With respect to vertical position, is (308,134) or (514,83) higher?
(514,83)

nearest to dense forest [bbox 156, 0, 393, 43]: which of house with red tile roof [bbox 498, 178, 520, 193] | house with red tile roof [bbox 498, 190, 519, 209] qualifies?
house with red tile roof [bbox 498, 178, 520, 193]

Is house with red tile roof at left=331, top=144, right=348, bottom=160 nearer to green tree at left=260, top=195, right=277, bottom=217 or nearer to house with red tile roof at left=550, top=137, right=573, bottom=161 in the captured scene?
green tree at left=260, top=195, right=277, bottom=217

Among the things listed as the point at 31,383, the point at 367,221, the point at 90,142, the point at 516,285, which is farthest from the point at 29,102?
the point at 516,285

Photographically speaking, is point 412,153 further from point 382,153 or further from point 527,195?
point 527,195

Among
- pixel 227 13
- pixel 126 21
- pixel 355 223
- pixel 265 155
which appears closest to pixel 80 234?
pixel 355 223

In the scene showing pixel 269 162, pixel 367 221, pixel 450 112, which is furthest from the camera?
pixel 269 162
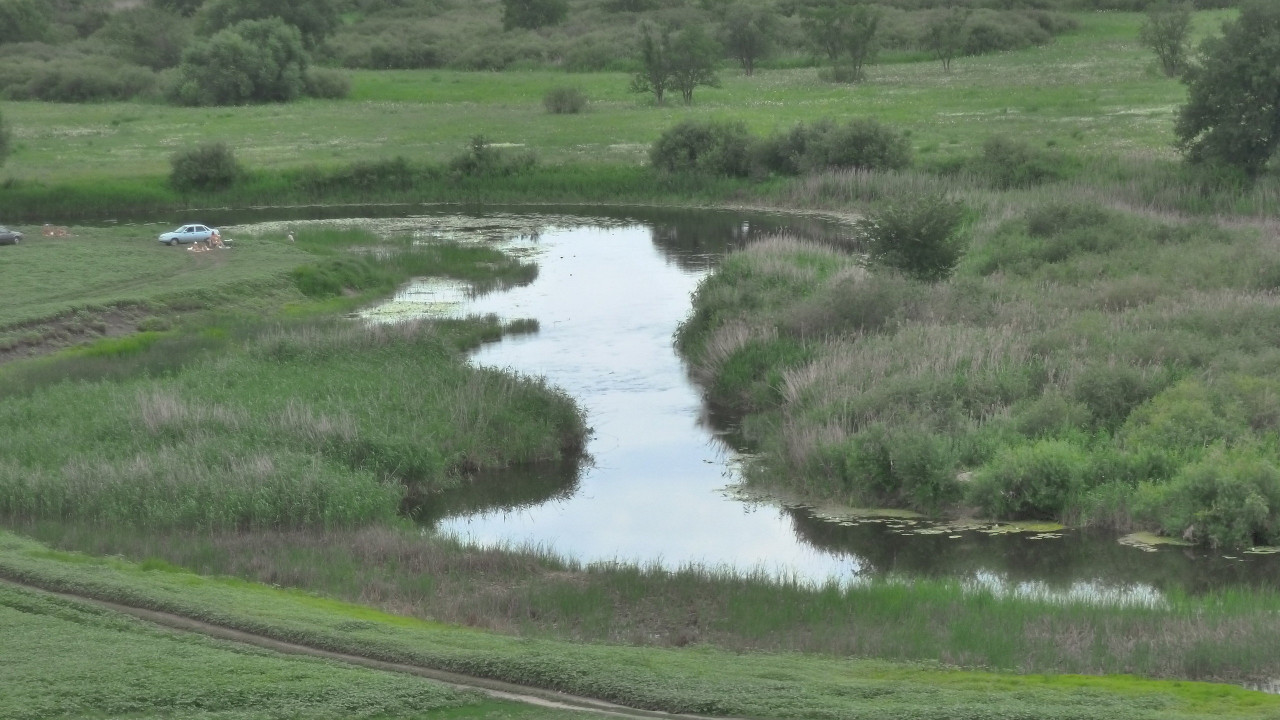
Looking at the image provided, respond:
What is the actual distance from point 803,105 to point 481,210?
83.8 feet

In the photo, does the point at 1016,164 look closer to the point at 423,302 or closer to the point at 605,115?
the point at 423,302

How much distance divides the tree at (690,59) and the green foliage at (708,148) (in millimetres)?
22042

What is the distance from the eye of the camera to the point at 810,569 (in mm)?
25703

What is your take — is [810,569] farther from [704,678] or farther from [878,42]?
[878,42]

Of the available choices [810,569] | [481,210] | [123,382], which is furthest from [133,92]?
[810,569]

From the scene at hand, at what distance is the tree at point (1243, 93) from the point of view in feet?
187

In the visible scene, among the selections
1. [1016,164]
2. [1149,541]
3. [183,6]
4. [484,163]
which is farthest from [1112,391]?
[183,6]

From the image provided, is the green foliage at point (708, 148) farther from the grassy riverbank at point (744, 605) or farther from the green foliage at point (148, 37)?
the green foliage at point (148, 37)

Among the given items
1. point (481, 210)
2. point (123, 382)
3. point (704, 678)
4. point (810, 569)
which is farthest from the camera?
point (481, 210)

The exercise
Leave the pictures out, and reproduce only the lines from the line holding "Among the things" through the last line of the material, both included.

Problem solution
Among the things listed as the point at 31,383, the point at 367,221, the point at 90,142, the point at 516,285, which is farthest from the point at 29,102?
the point at 516,285

Photographically speaking, is point 412,153 further from point 382,153 or further from point 527,195?
point 527,195

Among
- pixel 227 13
- pixel 126 21
- pixel 355 223
- pixel 265 155
which appears closest to pixel 80 234?
pixel 355 223

In the scene showing pixel 269 162, pixel 367 221, pixel 450 112, which is furthest from the camera?
pixel 269 162
Looking at the image provided, respond:
What is the actual distance from point 803,105 to point 481,210?
83.8 feet

In the photo, does the point at 1016,164 look closer to the point at 423,302 or closer to the point at 605,115?
the point at 423,302

How much distance divides the tree at (690,59) and the green foliage at (708,148) (in millimetres)?
22042

What is the distance from the eye of the camera to the point at 810,569 (in mm)?
25703

What is your take — is [810,569] farther from [704,678] or farther from [878,42]?
[878,42]

Of the available choices [810,569] | [481,210] | [123,382], which is furthest from [133,92]?
[810,569]

From the scene at hand, at what distance is the tree at point (1243, 93) from the point of view in feet?
187

In the visible scene, among the selections
1. [1016,164]
2. [1149,541]
3. [183,6]
4. [484,163]
which is farthest from [1112,391]?
[183,6]

From the image provided, is the green foliage at point (708, 148) farther from the grassy riverbank at point (744, 605) or farther from the green foliage at point (148, 37)?
the green foliage at point (148, 37)

Among the given items
1. point (481, 210)
2. point (123, 382)
3. point (704, 678)
4. point (810, 569)
which is farthest from the camera?
point (481, 210)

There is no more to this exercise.